Kriging

Kriging is a group of geostatistical techniques to interpolate the value of a random field (e.g., the soil variables as a function of the geographic location) at an un-sampled location from known observations of its value at nearby locations. The main statistical assumption behind kriging is one of stationarity which means that statistical properties (such as mean and variance) do not depend on the exact spatial locations, so the mean and variance of a variable at one location is equal to the mean and variance at another location. The basic idea of kriging is to predict the value at a given point by computing a weighted average of the known values of the function in the neighborhood of the point. Unlike other deterministic interpolation methods such as inverse distance weighted (IDW) and Spline, kriging is based on auto-correlation-that is, the statistical relationships among the measured points to interpolate the values in the spatial field. Kriging is capable to produce prediction surface with uncertainty. Although stationarity (constant mean and variance) and isotropy (uniformity in all directions) are the two main assumptions for kriging to provide best linear unbiased prediction, however, there is flexibility of these assumptions for various forms and methods of kriging.

Steps of kriging:

  1. computation of average sample to sample variability of samples falling within the radius of search;

  2. selection of nearest samples lying within the radius of search;

  3. establishment of kriging matrices involving setting up of a semivariance matrix that contain expected sample variabilities for each of the neighborhood sample values, and setting up of a matrix that contain the average variability between each of the nearest neighborhood sample values and the block;

  4. establishment of kriging coefficient matrix; and

  5. multiplication of kriging coefficients by their respective sample values to provide kriged estimates (KE). The kriging variance (KV) is calculated from the sum of the products of the weight coefficients and their respective sample block variances. An extra constant, the lag-range multiplier is added to minimize the variance.

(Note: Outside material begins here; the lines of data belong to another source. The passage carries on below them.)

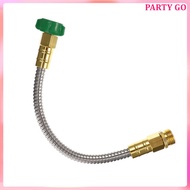 Expansion/extension Connector Flexible Garden Hose Outdoor Female Coupler 1ft Foot Adapter uiran2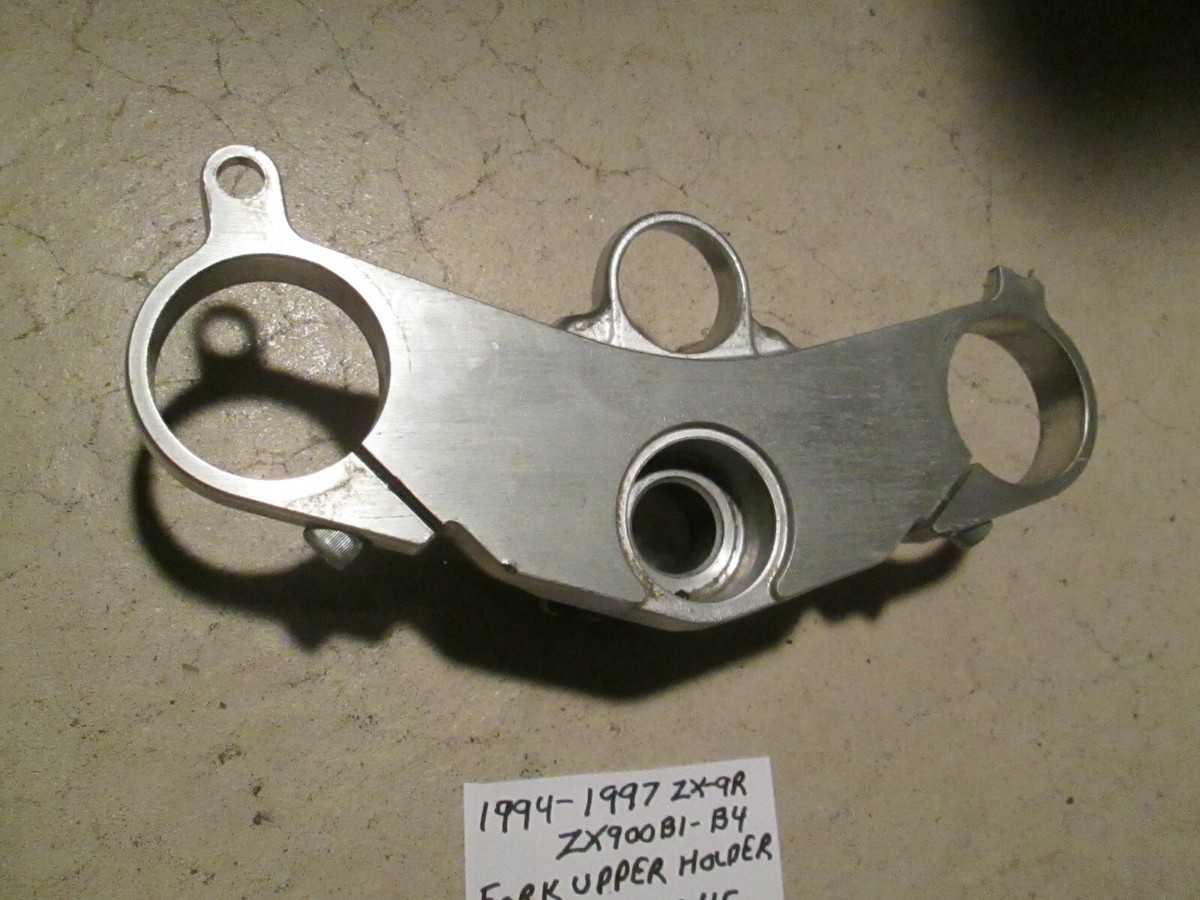 1994 - 1997 ZX-9R NINJA ( ZX900B ) upper triple / UPPER FORK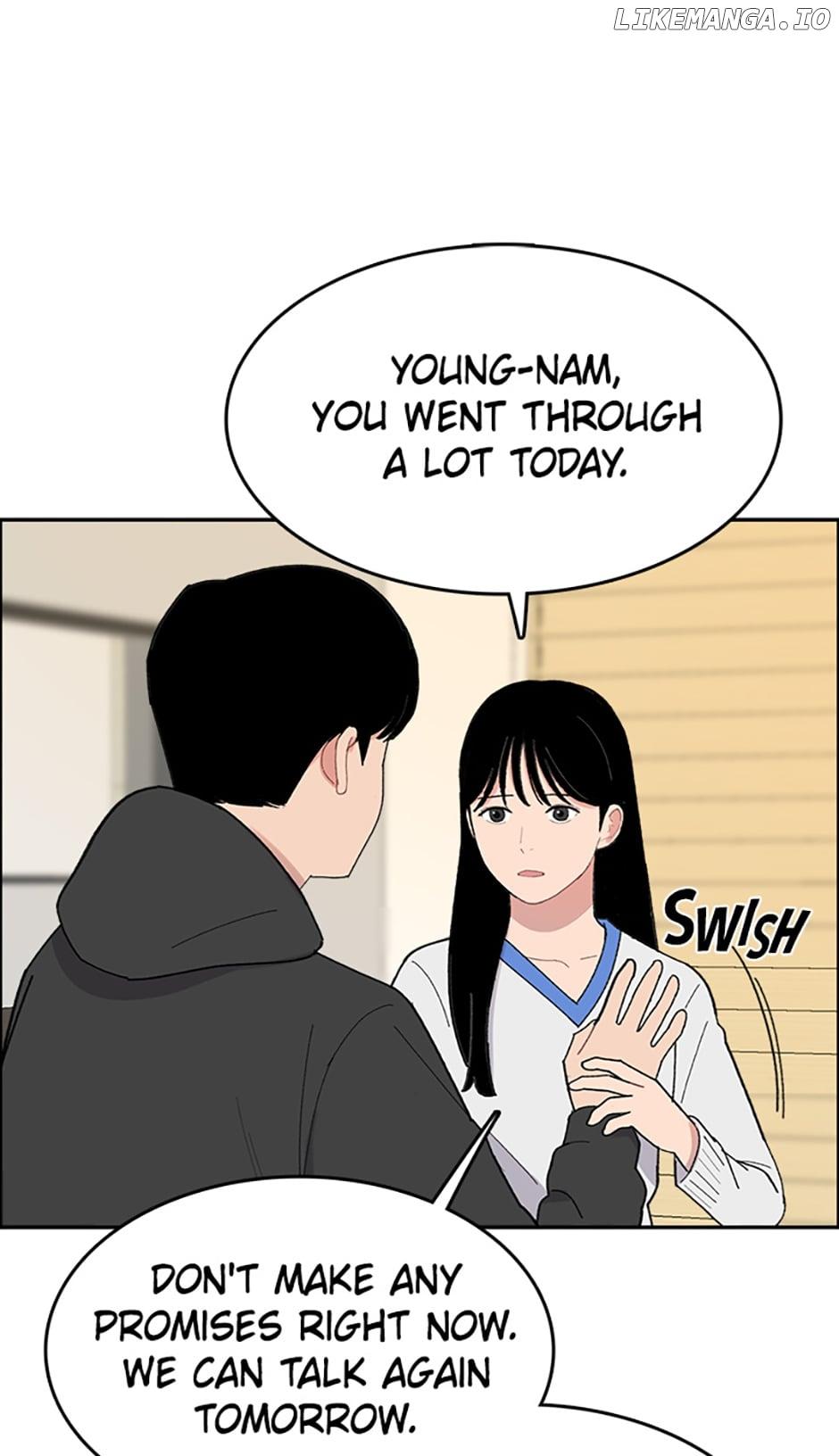 Break up Pawn Shop Chapter 61 page 21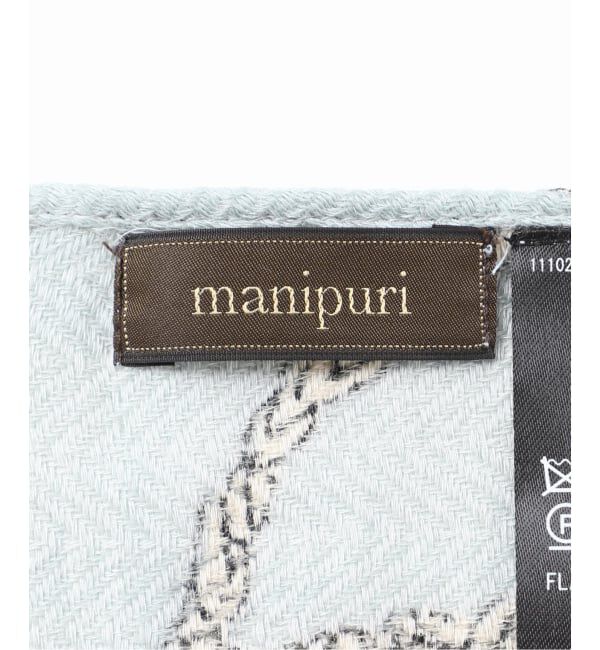 VERMEIL par iena「manipuri マニプリ ストール  モンゴルフィエバルーン 0153333005」|ストール|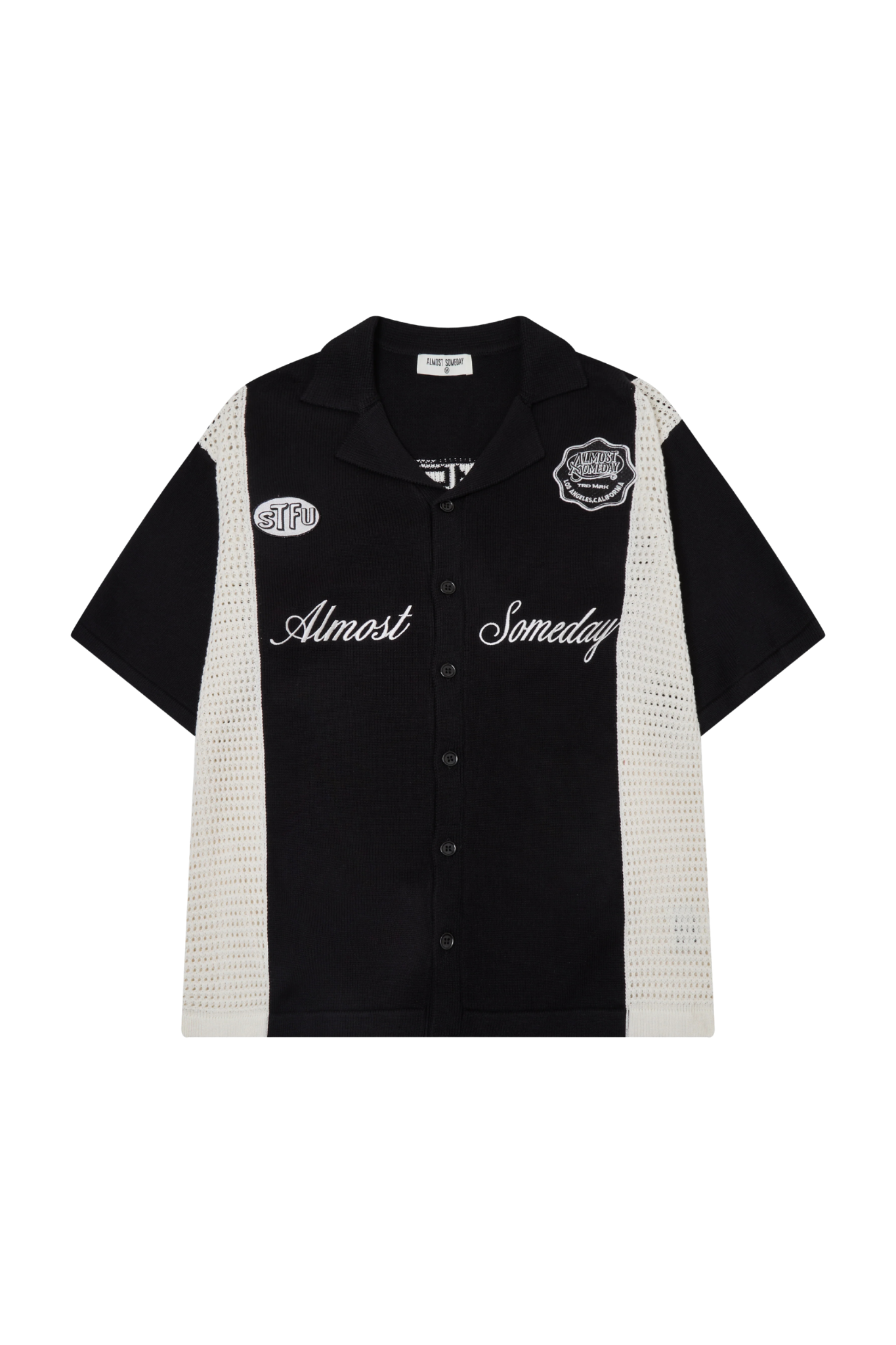 ALMOST SOMEDAY | Formula Knit Shirt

The weights are determined from the variogram based on the spatial structure of the data. The general formula for both interpolators is formed as a weighted sum of the data:

Types of Kriging

The six most common sub-types of kriging, including:

Ordinary kriging (OK)

Ordinary kriging (OK) is the most widely used kriging method. It is a linear unbiased estimators since error mean is equal to zero. In OK, local mean is filtered from the linear estimator by forcing the kriging weights to sum to 1. The OK is usually preferred to simple kriging because it requires neither knowledge nor stationarity of mean over the entire area

Universal Kriging (UK)

Universal Kriging (UK) is a variant of the Ordinary Kriging under non-stationary condition where mean differ in a deterministic way in different locations (local trend or drift), while only the variance is constant. This second-order stationarity (“weak stationarity”) is often a pertinent assumption with environmental exposures. In UK, usually first trend is calculated as a function of the coordinates and then the variation in what is left over (the residuals) as a random field is added to trend for making final prediction.

Co-Kriging (CK)

Co-kriging (CK) is an extension of ordinary kriging in which additional observed variables (know as co-variate which are often correlated with the variable of interest) are used to enhance the precision of the interpolation of the variable of interest. Unlike regression and universal kriging, Co-Kriging does not require that the secondary information is available at all prediction locations. The co-variable may be measured at the same points as the target (co-located samples), at other points, or both. The most common application of co-kriging is when the co-variable is cheaper to measure than the target variable.

Regression kriging

Regression kriging (RK) mathematically equivalent to the universal kriging or kriging with external drift, where auxiliary predictors are used directly to solve the kriging weights. Regression kriging combines a regression model with simple kriging of the regression residuals. The experimental variogram of residuals is first computed and modeled, and then simple kriging (SK) is applied to the residuals to give the spatial prediction of the residuals.

Indicator kriging

Indicator kriging (IK) is a non-parametric geostatistical method where environmental variables are discretized a range of variation by a set of thresholds (e.g. deciles of sample histogram, detection limit, regulatory threshold) and transformed each observation into a vector of indicators of non-exceedance of each threshold. Then, kriging is applied to the set of indicators and estimated values are assembled to form a conditional cumulative distribution function (ccdf). The mean or median of the probability distribution can be used as an estimate of the pollutant concentration. Indicator kriging provides a flexible interpolation approach that is well suited for data sets where: 1) many observations are below the detection limit, 2) the histogram is strongly skewed, or 3) specific classes of attribute values are better connected in space than others (e.g. low pollutant concentrations) (Goovaerts, 2009).

The OK, UK or RK interpolation methods can be applied in one of two forms Punctual/point or Block. Punctual Kriging (the default) estimates the value at a given point and is most commonly used. Block Kriging uses the estimate of the average expected value in a given location (such as a “block”) around a point. Block Kriging provides better variance estimation and has the effect of smoothing interpolated results.